## Your objective:
Convert the lines below into a numbered list, dropping any blank lines and leaving the pictures out.

## Data in this exercise:

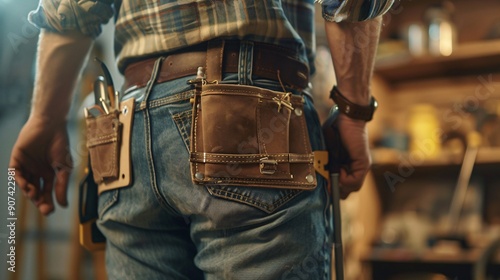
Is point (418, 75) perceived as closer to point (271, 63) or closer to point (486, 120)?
point (486, 120)

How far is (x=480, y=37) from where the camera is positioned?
2246 mm

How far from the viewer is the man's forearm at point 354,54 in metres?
0.65

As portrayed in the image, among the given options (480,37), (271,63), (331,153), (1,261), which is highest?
(480,37)

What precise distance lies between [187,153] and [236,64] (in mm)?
113

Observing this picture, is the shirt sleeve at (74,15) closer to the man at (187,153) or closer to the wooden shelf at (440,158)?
the man at (187,153)

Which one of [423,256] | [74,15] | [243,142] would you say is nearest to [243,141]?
[243,142]

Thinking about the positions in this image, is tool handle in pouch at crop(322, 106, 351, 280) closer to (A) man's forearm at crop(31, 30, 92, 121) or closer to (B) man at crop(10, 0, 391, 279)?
(B) man at crop(10, 0, 391, 279)

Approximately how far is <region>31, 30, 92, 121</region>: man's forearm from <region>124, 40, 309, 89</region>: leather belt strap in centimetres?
17

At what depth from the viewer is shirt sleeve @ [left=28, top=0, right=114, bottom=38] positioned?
2.32 ft

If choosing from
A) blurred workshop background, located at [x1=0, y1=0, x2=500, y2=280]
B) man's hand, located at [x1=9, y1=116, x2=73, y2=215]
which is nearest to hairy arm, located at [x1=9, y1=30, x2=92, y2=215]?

## Task output:
1. Is point (418, 75) perceived as closer to point (271, 63) or closer to point (486, 120)?
2. point (486, 120)
3. How far is (x=480, y=37) from where the camera is positioned?
4. 2246 mm
5. How far from the viewer is the man's forearm at point 354,54 in metres?
6. 0.65
7. As portrayed in the image, among the given options (480,37), (271,63), (331,153), (1,261), which is highest?
8. (480,37)
9. What precise distance lies between [187,153] and [236,64] (in mm)?
10. 113
11. Observing this picture, is the shirt sleeve at (74,15) closer to the man at (187,153) or closer to the wooden shelf at (440,158)?
12. the man at (187,153)
13. Which one of [423,256] | [74,15] | [243,142] would you say is nearest to [243,141]?
14. [243,142]
15. Thinking about the positions in this image, is tool handle in pouch at crop(322, 106, 351, 280) closer to (A) man's forearm at crop(31, 30, 92, 121) or closer to (B) man at crop(10, 0, 391, 279)?
16. (B) man at crop(10, 0, 391, 279)
17. Approximately how far is <region>31, 30, 92, 121</region>: man's forearm from <region>124, 40, 309, 89</region>: leather belt strap in centimetres?
18. 17
19. At what depth from the viewer is shirt sleeve @ [left=28, top=0, right=114, bottom=38] positioned?
20. 2.32 ft
21. If choosing from
22. A) blurred workshop background, located at [x1=0, y1=0, x2=500, y2=280]
23. B) man's hand, located at [x1=9, y1=116, x2=73, y2=215]
24. which is nearest to hairy arm, located at [x1=9, y1=30, x2=92, y2=215]?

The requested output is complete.